| Texte proposé |

/---

La communauté musulmane a perdu, au moment où elle s’apprétait à célébrer la fête de la Korité, un de ses guides avec le rappel à Dieu de El Hadj Moustapha Cissé. Décédé le samedi 24 juin à Dakar à son domicile à Sacré-Cœur, le Khalife général de la cité religieuse Pire a été inhumé le même jour dans sa localité. A coté de son manteau de chef religieux, le responsable de la Fraternité mulsulmane de Pire s’est aussi distingué dans la diplomatie en conciliant le rôle d’ambassadeur qu’il a exercé vingt ans durant dans différents pays arabes avec celui de conseiller des présidents Léopold Senghor et Abdou Diouf.
Alors que l’on s’apprétait à célébrer la fête de l’Aïd el fitr, la Ummah islamique et particuliérement la communauté musulmane sénégalaise a appris, samedi 24 juin, le rappel à Dieu à l’âge de 84 ans de El hadji Moustapha Cissé, Khalif de Pire. Le guide religieux a été inhumé le même jour dans la cité relgieuse de Pire après la priére mortuaire qui a été dirigé le même jour par le Khalif général des Tidianes, El Hadj Abdoul Aziz Sy Al Amine.
La disparution de serigne Moustapha Sy, c’est un chapitre de la vie religieux qui se refermait. A l’image de Serigne Cheikh Ahmed Tidjiane qu’il a déjà cité comme étant une référence, le défunt Khalife de Pire est un homme d’ouverture, un exemple vivant de la parfaite intégration des hommes de daara, des ces hommes dits arabisants qui ont réussi à allier leur mission et la gestion des affaires publiques voire politiques.
Surtout dans le domaine de la diplomatie sénégalaise qui était pendant longtemps la chasse gardée des diplomates de carriére ou autre énarques durant les premiéres décennies de l’indépendance du Sénégal.
Dépositaire du legs de Tafsir Abdou Cissé
Moustapha Cissé était avant tout le Khalife, le dépositaire du foyer de Pire et continuateur de l’enseignement de Tafsir Abdou Birane Cissé, un des premiers compagnons du vénéré Seydi El Hadji Malick Sy mais aussi l’initiateur du célébre Gamou annuel de Pire.
Un événement religieux initié en 1902 et organisé une semaine après celui de Tivaouane. Une manifestation qui contribua, en partie, à redonner à cette cité religieuse, cette vocation de centre d’enseignement islamique et universitaire.
Fondée par Serigne Pire Khaly Amar Fall au 17e siècle, l’Université de Pire tient sa réputation d’être le lieu de passage et ce foyer ardent ayant formé d’illustres personnalités religieuses. On peut notamment citer Thierno Souleyman Baal et Abdoul Khadre Kane qui avaient lancé la fameuse révolution «torodo» dans la région du fleuve en 1776. Au nombre des apprenants, on peut dénombrer Saidou Tall, père de El hadji Omar Al Foutiyou.

\---

| Données de travail |
/---

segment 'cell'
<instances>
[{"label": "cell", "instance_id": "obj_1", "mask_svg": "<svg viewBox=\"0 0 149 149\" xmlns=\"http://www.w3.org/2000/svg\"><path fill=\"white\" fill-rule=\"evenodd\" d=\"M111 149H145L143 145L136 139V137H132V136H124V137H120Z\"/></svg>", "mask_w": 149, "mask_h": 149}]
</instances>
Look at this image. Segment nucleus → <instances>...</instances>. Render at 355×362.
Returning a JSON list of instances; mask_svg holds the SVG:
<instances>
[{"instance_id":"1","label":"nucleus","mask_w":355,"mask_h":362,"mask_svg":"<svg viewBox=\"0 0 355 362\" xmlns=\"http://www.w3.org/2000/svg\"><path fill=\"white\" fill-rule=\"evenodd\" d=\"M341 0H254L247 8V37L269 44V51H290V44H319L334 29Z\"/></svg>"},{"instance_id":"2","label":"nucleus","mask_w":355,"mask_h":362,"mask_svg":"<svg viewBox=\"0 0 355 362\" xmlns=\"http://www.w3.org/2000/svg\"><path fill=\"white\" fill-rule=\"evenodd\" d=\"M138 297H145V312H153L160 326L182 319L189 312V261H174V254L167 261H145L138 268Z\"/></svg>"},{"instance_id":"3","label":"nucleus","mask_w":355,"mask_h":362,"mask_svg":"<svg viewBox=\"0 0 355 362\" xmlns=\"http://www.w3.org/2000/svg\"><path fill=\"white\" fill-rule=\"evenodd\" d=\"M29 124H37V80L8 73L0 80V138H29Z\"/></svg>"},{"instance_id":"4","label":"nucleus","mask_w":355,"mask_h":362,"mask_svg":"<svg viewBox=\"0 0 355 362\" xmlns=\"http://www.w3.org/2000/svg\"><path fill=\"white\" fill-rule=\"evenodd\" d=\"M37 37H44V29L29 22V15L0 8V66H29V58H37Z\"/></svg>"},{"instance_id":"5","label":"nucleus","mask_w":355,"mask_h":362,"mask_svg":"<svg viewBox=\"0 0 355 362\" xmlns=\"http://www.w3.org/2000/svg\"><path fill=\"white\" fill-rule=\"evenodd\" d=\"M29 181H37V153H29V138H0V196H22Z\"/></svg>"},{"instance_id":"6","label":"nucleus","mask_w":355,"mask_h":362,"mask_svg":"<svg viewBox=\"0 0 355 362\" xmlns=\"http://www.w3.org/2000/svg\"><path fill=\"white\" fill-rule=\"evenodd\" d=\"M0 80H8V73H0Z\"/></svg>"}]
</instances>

\---

| Consignes de l'exercice |
**a.** Dans le texte proposé, présentez sous forme de liste le paragraphe commençant par « Fondée par Serigne Pire Khaly Amar Fall », en conservant ses faits principaux.
**b.** Recopiez à l'identique les lignes du listing, depuis son début jusqu'à la ligne contenant « Returning a JSON », celle-ci incluse.

| Résultats par tâche |
**a.**
- L'Université de Pire a été fondée au 17e siècle par Serigne Pire Khaly Amar Fall.
- Elle doit sa réputation au fait d'avoir été un lieu de passage et un foyer ayant formé d'illustres personnalités religieuses.
- Parmi elles figurent Thierno Souleyman Baal et Abdoul Khadre Kane, qui avaient lancé la révolution « torodo » dans la région du fleuve en 1776.
- Saidou Tall, père de El hadji Omar Al Foutiyou, compte au nombre de ses apprenants.

**b.**
segment 'cell'
<instances>
[{"label": "cell", "instance_id": "obj_1", "mask_svg": "<svg viewBox=\"0 0 149 149\" xmlns=\"http://www.w3.org/2000/svg\"><path fill=\"white\" fill-rule=\"evenodd\" d=\"M111 149H145L143 145L136 139V137H132V136H124V137H120Z\"/></svg>", "mask_w": 149, "mask_h": 149}]
</instances>
Look at this image. Segment nucleus → <instances>...</instances>. Render at 355×362.
Returning a JSON list of instances; mask_svg holds the SVG:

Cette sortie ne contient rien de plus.